Last Sunday, our church began a new journey through the Book of 1 Corinthians. And in a way, the Apostle Paul picks up right where the Apostle John left off in his Gospel. The recurring theme of John was “Believe in Christ!” (John 20:31), and in 1 Corinthians, we see what the fruit of that belief should look like.
In fact, the struggle of the Corinthians could be summed up by Jesus’ own prayer in John 17:15-18, “I do not ask You to take them out of the world, but to keep them from the evil one. They are not of the world, even as I am not of the world. Sanctify them in the truth; Your word is truth. As You sent Me into the world, I also have sent them into the world.” Paul writes 1 Corinthians to a church struggling to be in the world, yet not of the world. To carry out Christ’s mission in the world without becoming totally corrupted by it.
- The church of Corinth (1 Cor. 1:1-2). We began with some historical background on the city of Corinth. This was a wealthy city, located at a major crossroads of both land and sea. It was full of idolatry and immorality, to such a degree that to “Corinthianize” has become a byword for every kind of lewdness and debauchery. The Corinthians were saved from this lifestyle (1 Cor. 6:9-11), but as we will see in coming weeks, they were losing their battle against sin. In our increasingly post-Christian world, the culture is beginning to look more and more like Corinth. We must be wary that our church does not look more and more like the the Corinthian church.

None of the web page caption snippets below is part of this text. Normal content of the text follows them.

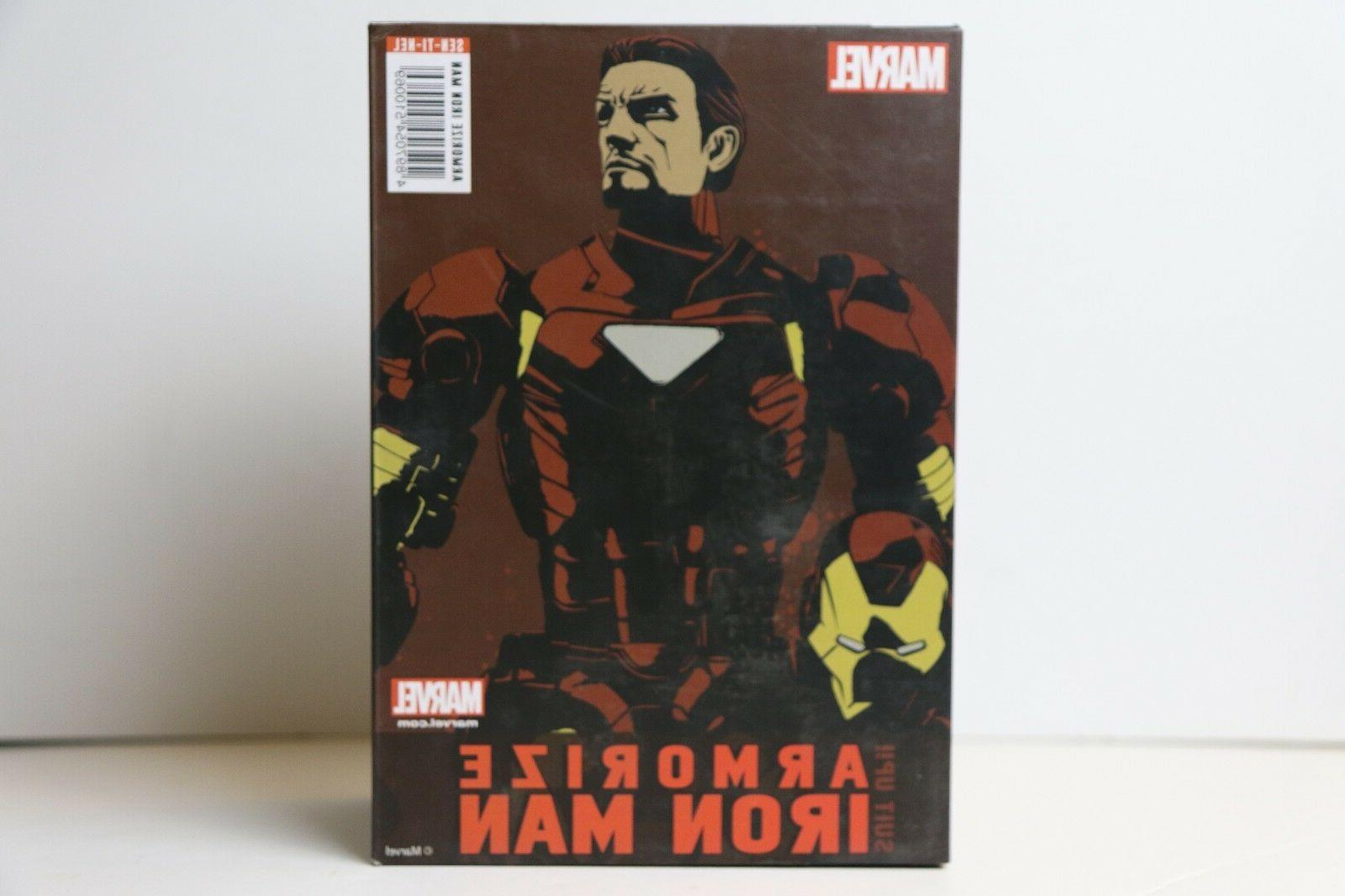 Marvel Sentinel Iron Man Tony Stark Armorize Action 18cm  Action Figure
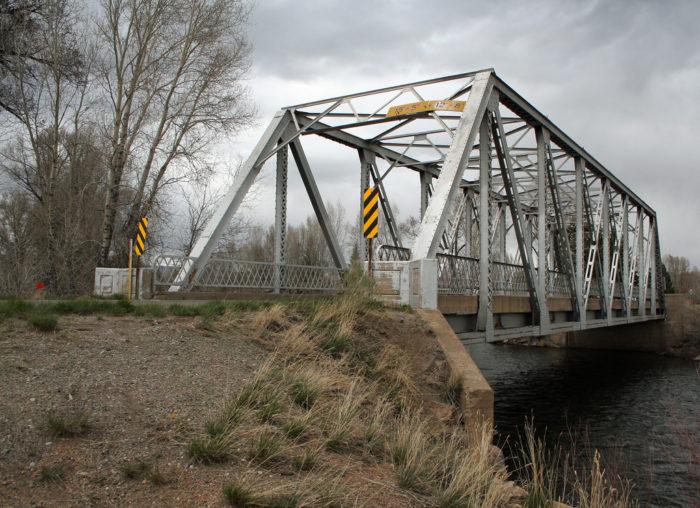 6. Gunnison River Bridge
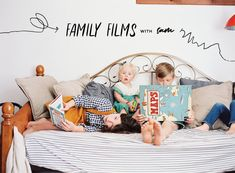 Family Films with Sam — sam kelly Video Footage, Insta Story, My Favorite Music, T 4, Online Courses, I Am Awesome, Toddler Bed, Homeschool, Learning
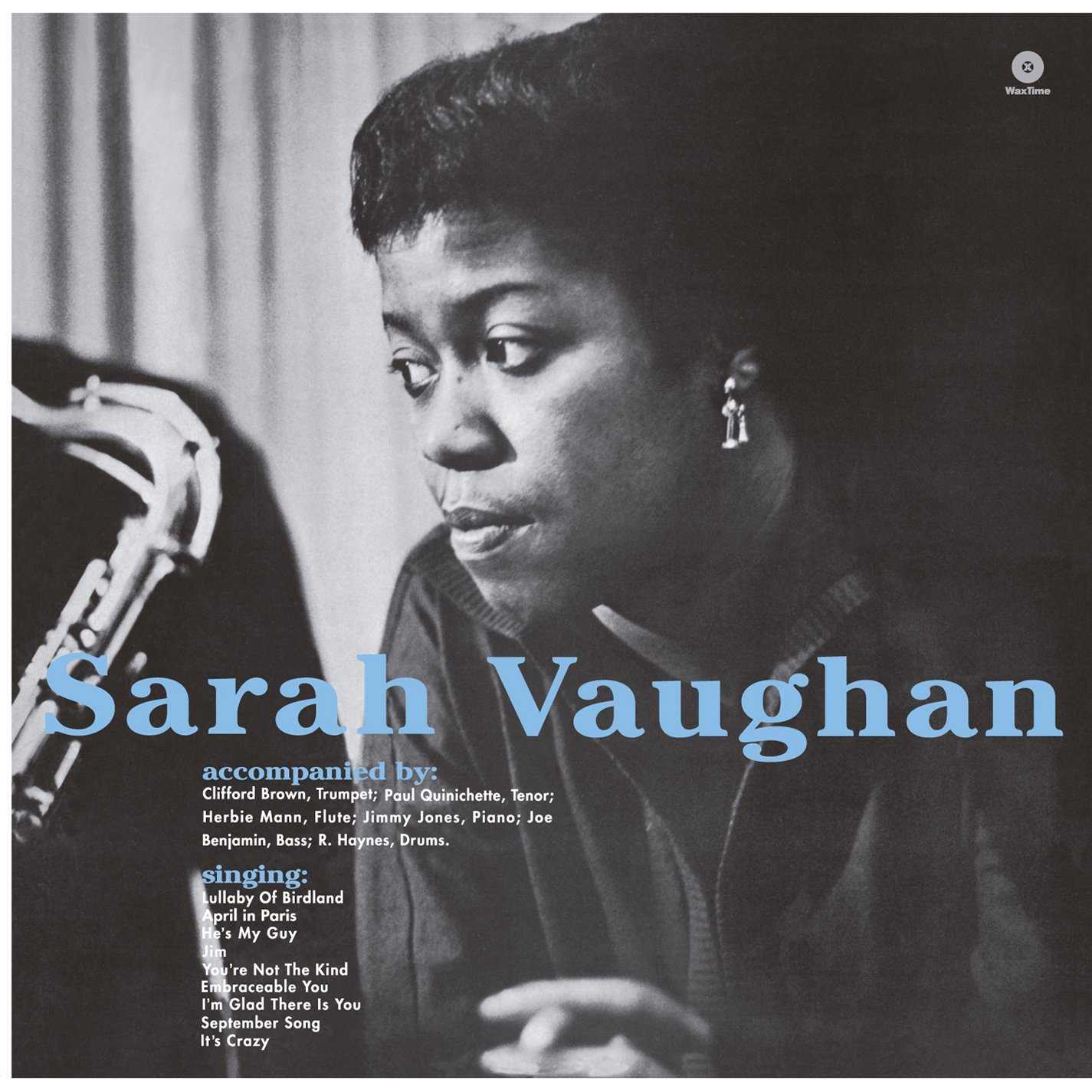 Sarah Vaughan With Clifford Brown Lp Vinili Sarah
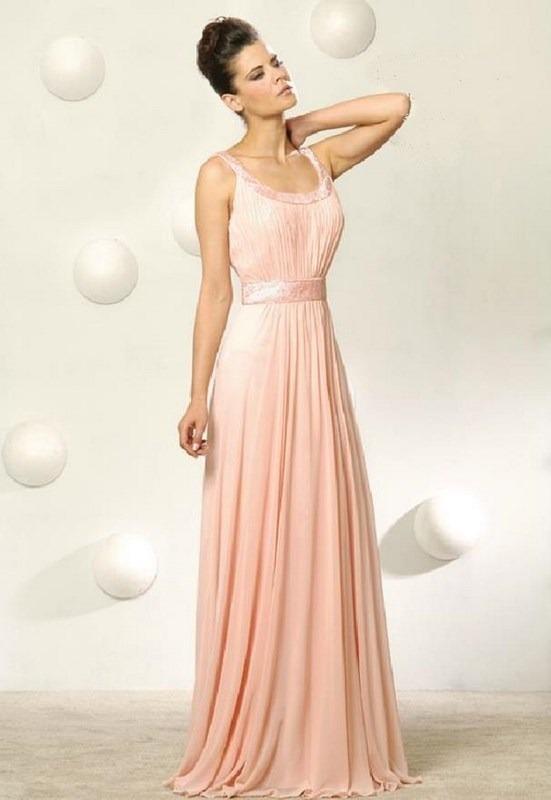 vestido de novia, fiesta, noche, color naranja - bs. 1,50 en mercado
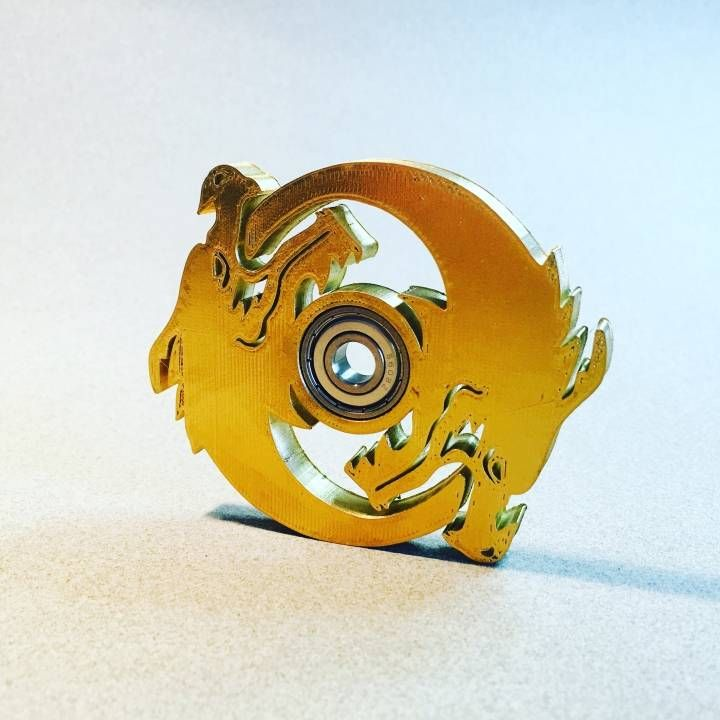 Download 3D Printed Hanzo Ult Icon Spinner - Overwatch  by fotis mint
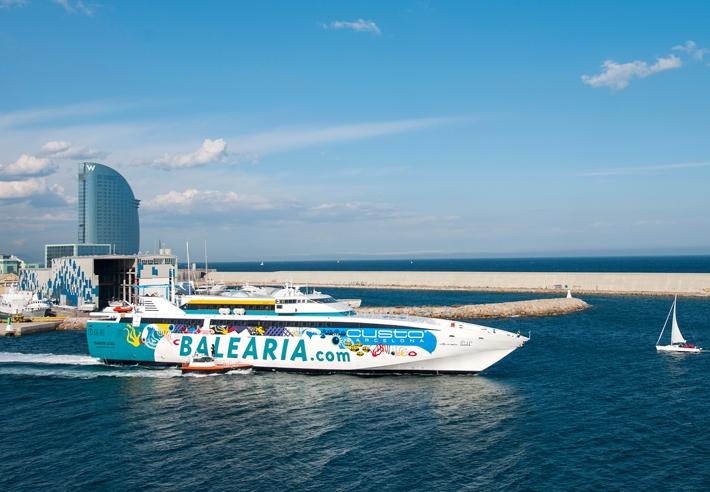 Yeyo cruisers for Oficinas balearia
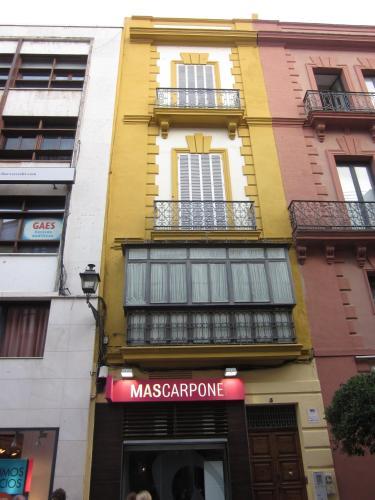 Casa Campana Sevilla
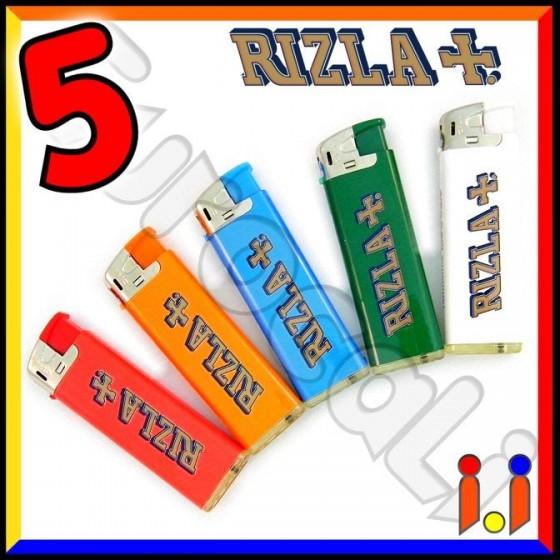 Ciao Fantasia Rizla Color - 5 Accendini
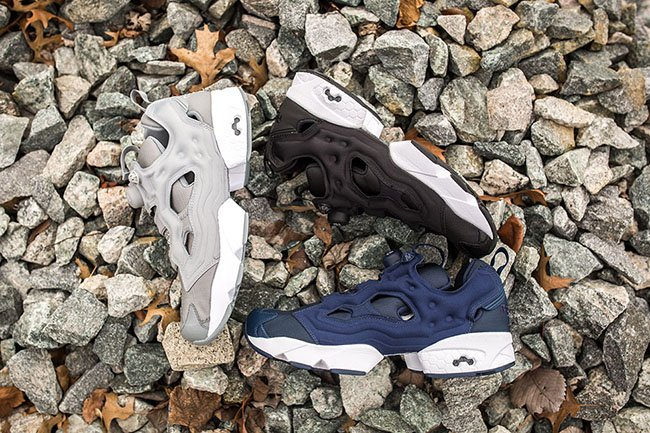 Reebok Insta Pump Fury Blue Black Grey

- A message of hope (1 Cor. 1:2-3). Found within Paul’s greeting is an incredible message of hope. Despite their grievous sins, Paul does not write off this church, but views them as “sanctified in Christ Jesus, saints by calling.” Just like the people of Israel were to be a holy nation, set apart from the pagan nations, so the church is called to be holy and set apart from the world. God is a holy God, and we are to reflect the holiness of the One who saved us. This is already our present position through the gospel (Heb. 10:10). But it is also what we are to become in our behavior (1 Pet. 1:15-16).
Questions for thought and discussion:
- Have I trusted in Jesus Christ alone for eternal life? Can it truly be said that I am “sanctified in Christ Jesus?”
- What does it mean to be “sanctified” and a “saint”? Do these words accurately describe my life?
- What corrupting influences fight against my holiness?
- How could 1 Corinthians 1:2 bring hope to someone who feels so guilty that they are beyond Christ’s reach?
- Paul says that all who “call on the name of our Lord Jesus Christ” are saints by calling. What do you think this phrase means? Cf. Acts 2:21 and Romans 10:12.
- Paul writes this letter to encourage and admonish his fellow Christians in Corinth. In a day when writing letters has fallen out of style, is there someone I need to take time to write or call and encourage in holiness?